[Material for this exercise]

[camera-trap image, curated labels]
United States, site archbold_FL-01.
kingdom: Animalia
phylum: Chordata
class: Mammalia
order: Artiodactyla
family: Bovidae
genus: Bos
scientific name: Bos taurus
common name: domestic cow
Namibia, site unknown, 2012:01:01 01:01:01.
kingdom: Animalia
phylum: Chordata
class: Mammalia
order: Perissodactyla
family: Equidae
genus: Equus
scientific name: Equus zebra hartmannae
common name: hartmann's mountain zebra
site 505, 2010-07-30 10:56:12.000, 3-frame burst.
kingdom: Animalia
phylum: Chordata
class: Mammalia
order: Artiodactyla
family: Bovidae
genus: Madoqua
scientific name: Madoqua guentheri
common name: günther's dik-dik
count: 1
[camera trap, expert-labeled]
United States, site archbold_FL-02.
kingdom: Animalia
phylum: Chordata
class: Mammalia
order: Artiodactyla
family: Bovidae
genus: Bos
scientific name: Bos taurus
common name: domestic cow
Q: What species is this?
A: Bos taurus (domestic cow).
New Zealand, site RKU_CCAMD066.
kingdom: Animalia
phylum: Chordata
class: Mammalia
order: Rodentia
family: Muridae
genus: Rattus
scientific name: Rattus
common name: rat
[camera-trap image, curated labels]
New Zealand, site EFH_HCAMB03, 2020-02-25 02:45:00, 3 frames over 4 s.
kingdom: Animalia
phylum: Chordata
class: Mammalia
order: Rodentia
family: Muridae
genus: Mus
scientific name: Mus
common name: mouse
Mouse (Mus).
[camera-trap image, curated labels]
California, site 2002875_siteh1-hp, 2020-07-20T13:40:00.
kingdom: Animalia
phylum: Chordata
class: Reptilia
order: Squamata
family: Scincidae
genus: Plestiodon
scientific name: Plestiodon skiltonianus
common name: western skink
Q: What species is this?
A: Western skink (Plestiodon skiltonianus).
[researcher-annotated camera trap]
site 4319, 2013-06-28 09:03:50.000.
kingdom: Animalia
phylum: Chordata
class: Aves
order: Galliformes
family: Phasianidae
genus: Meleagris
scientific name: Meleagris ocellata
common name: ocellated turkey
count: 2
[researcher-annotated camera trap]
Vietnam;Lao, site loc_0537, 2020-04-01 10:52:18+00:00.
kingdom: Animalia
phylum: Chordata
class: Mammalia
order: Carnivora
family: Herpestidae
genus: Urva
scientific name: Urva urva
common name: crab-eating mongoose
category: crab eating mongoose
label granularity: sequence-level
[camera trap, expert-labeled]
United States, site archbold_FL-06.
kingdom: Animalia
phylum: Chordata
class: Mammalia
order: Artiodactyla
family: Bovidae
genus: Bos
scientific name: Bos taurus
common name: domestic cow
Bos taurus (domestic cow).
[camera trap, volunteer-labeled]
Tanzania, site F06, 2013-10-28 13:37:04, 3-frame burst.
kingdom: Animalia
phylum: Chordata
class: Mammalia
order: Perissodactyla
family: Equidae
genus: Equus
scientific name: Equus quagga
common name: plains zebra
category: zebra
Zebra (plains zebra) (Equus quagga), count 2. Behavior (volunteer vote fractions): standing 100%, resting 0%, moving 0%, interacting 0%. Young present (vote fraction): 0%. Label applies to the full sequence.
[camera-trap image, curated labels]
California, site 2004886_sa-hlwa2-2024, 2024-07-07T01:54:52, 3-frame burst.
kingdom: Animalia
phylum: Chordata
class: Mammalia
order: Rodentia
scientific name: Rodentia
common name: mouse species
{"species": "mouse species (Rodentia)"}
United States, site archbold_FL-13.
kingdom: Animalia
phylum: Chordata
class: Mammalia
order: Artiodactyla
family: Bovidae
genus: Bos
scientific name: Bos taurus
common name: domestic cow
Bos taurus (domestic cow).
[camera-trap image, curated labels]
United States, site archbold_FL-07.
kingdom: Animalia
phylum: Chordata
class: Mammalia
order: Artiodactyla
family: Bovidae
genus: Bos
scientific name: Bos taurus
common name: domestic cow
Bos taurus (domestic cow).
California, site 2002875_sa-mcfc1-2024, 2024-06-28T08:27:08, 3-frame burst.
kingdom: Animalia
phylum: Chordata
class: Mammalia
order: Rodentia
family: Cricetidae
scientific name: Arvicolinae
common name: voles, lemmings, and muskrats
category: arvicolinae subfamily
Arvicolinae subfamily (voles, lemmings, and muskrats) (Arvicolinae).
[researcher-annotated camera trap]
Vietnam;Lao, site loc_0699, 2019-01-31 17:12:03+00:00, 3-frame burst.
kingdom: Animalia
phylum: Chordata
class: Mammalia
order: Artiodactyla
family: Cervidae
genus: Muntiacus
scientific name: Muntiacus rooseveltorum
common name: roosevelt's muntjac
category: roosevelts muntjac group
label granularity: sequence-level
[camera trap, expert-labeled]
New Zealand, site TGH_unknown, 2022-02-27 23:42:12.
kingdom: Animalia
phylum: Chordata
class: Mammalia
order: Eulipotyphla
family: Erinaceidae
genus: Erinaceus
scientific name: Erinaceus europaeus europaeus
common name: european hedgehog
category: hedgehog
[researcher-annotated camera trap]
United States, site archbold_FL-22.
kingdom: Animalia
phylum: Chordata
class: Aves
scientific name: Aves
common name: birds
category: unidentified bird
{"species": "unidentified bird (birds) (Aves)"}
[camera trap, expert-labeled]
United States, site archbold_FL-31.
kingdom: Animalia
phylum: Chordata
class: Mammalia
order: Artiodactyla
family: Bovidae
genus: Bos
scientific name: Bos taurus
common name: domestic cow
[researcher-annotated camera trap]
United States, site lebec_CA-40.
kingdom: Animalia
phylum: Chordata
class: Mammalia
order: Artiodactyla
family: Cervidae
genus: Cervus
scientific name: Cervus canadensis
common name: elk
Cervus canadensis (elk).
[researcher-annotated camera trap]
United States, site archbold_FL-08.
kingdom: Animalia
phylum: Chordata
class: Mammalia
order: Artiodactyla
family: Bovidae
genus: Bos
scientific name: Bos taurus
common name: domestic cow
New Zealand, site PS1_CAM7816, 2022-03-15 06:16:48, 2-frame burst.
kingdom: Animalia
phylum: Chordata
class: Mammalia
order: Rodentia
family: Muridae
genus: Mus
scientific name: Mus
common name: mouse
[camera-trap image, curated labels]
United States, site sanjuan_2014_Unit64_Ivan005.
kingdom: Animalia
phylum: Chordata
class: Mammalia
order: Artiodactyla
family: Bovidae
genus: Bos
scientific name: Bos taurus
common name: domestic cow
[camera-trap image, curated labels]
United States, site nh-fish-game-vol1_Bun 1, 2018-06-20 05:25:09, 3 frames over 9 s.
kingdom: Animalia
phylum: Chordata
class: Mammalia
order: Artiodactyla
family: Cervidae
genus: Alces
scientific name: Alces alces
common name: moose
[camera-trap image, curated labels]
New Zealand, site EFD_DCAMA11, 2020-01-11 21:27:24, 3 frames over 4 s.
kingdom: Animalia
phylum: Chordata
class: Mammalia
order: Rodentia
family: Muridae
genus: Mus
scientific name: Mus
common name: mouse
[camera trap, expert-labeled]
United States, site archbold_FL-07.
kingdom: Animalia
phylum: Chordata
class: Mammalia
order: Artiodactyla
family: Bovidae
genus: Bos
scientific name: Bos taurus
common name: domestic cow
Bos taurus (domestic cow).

[/Material for this exercise]

(What you will do): From the records above, copy out the line with "order: Squamata", the line with "common name: plains zebra", and every line between them, word for word.

(Problem solution):
order: Squamata
family: Scincidae
genus: Plestiodon
scientific name: Plestiodon skiltonianus
common name: western skink
Q: What species is this?
A: Western skink (Plestiodon skiltonianus).
[researcher-annotated camera trap]
site 4319, 2013-06-28 09:03:50.000.
kingdom: Animalia
phylum: Chordata
class: Aves
order: Galliformes
family: Phasianidae
genus: Meleagris
scientific name: Meleagris ocellata
common name: ocellated turkey
count: 2
[researcher-annotated camera trap]
Vietnam;Lao, site loc_0537, 2020-04-01 10:52:18+00:00.
kingdom: Animalia
phylum: Chordata
class: Mammalia
order: Carnivora
family: Herpestidae
genus: Urva
scientific name: Urva urva
common name: crab-eating mongoose
category: crab eating mongoose
label granularity: sequence-level
[camera trap, expert-labeled]
United States, site archbold_FL-06.
kingdom: Animalia
phylum: Chordata
class: Mammalia
order: Artiodactyla
family: Bovidae
genus: Bos
scientific name: Bos taurus
common name: domestic cow
Bos taurus (domestic cow).
[camera trap, volunteer-labeled]
Tanzania, site F06, 2013-10-28 13:37:04, 3-frame burst.
kingdom: Animalia
phylum: Chordata
class: Mammalia
order: Perissodactyla
family: Equidae
genus: Equus
scientific name: Equus quagga
common name: plains zebra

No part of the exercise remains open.